**Work to be completed**:
Search the records for lines with the word "epoch" and copy each match.

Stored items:
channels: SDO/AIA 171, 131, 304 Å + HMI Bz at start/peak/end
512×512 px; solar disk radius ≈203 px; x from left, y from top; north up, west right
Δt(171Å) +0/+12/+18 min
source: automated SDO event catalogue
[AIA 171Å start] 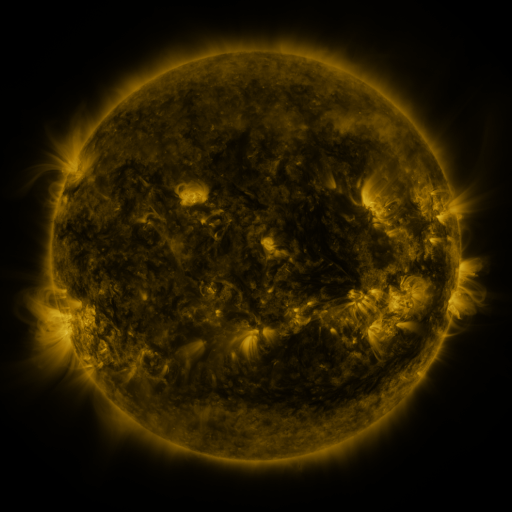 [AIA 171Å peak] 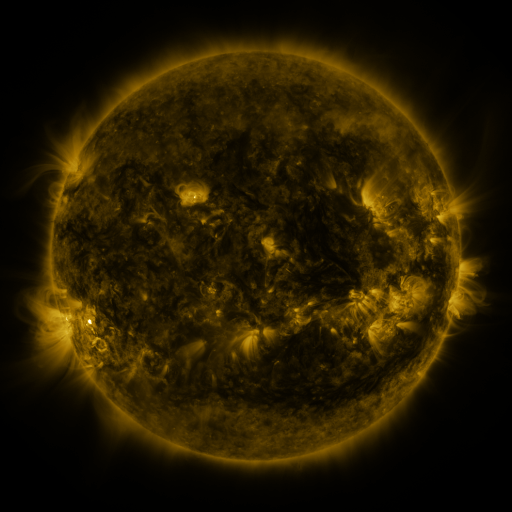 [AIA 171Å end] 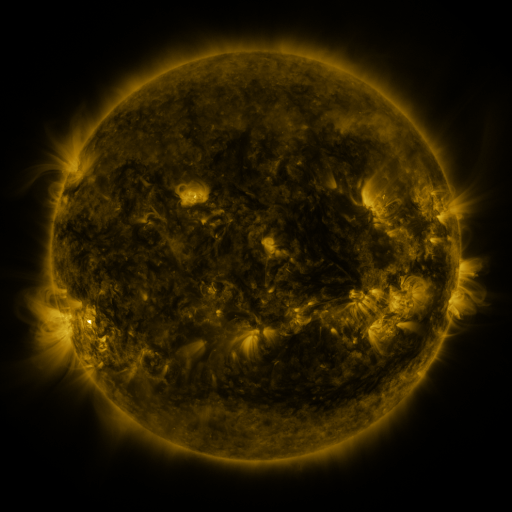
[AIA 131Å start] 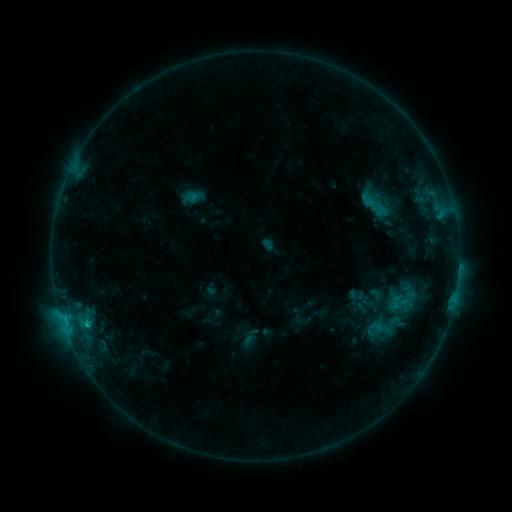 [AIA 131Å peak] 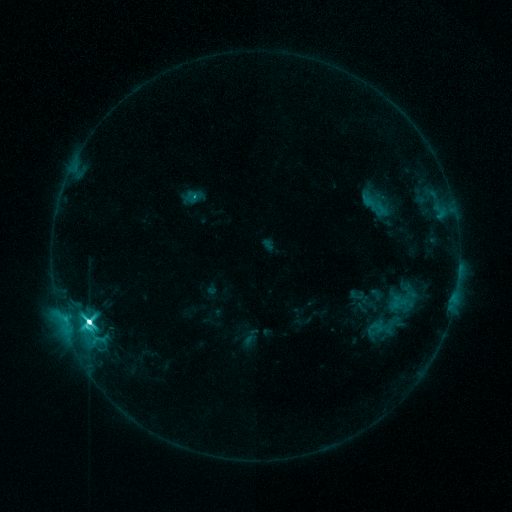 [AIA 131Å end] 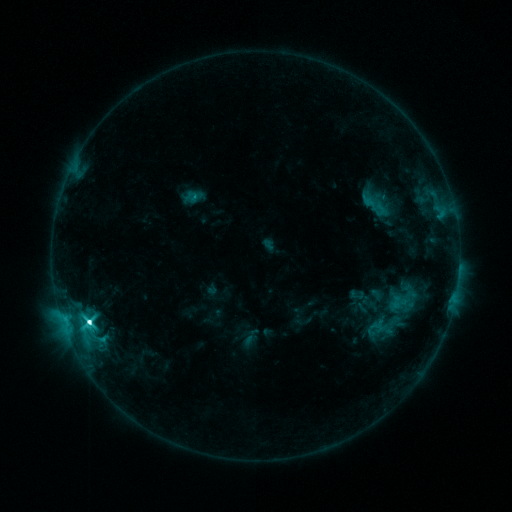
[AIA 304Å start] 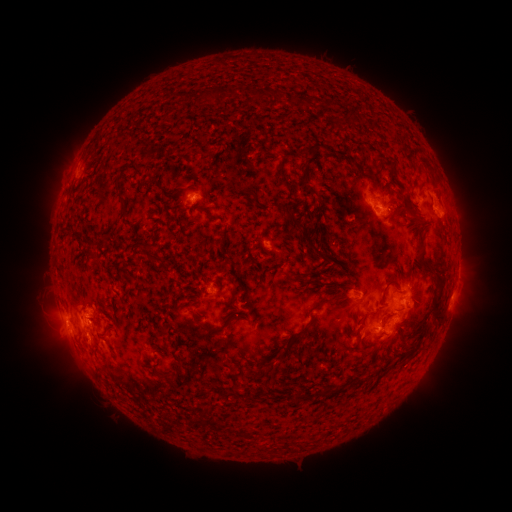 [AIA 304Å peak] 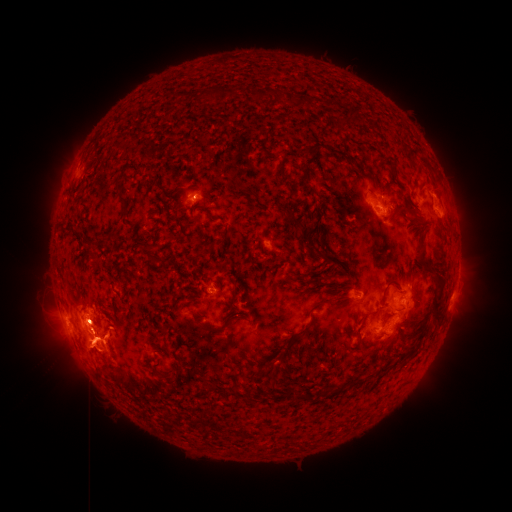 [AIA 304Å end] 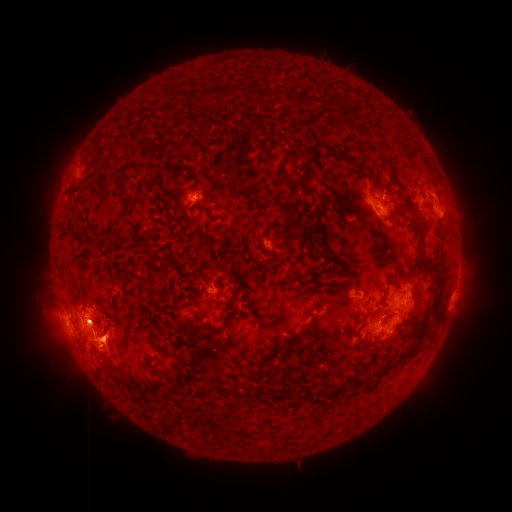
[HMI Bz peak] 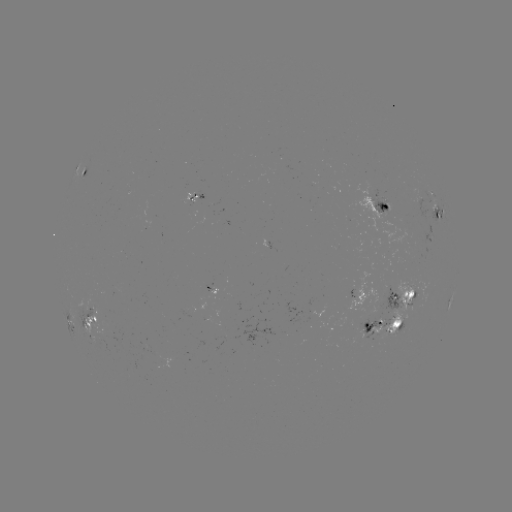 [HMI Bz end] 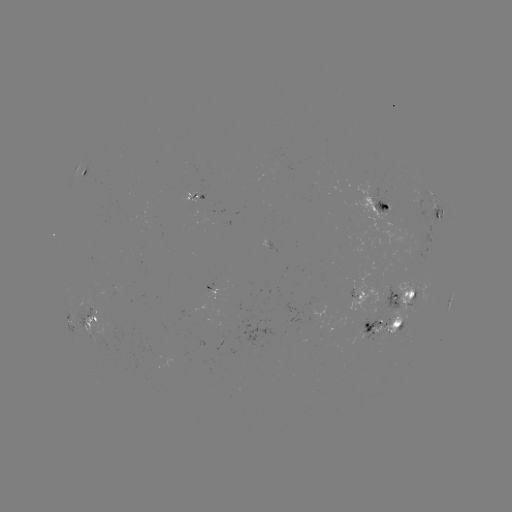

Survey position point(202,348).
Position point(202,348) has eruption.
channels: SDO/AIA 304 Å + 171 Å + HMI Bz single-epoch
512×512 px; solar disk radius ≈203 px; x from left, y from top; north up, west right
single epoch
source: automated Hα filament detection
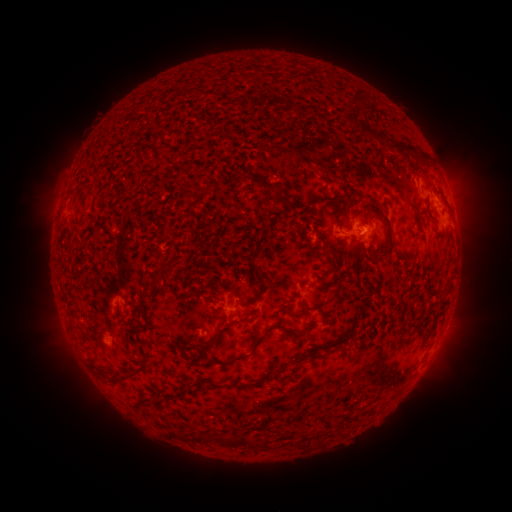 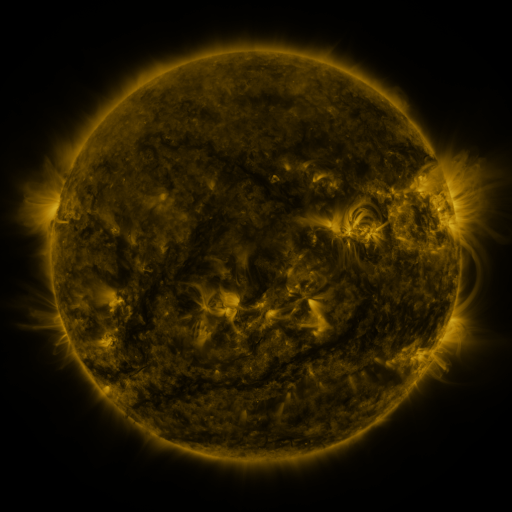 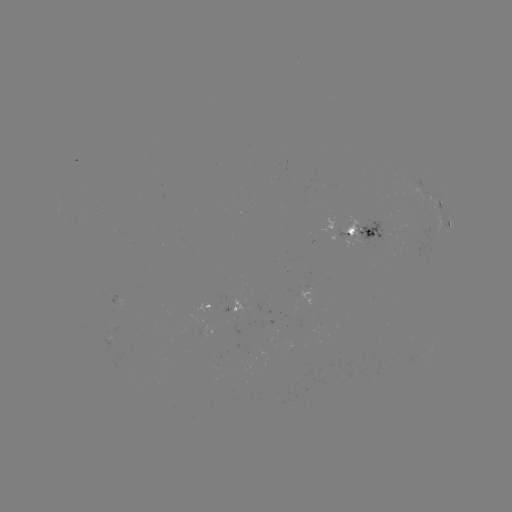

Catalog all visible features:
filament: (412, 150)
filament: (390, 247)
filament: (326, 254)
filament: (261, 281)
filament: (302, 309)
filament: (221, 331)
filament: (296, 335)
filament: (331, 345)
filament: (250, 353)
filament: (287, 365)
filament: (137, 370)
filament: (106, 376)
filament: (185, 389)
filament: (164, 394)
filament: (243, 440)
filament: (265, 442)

**Result of this exercise**:
channels: SDO/AIA 304 Å + 171 Å + HMI Bz single-epoch
single epoch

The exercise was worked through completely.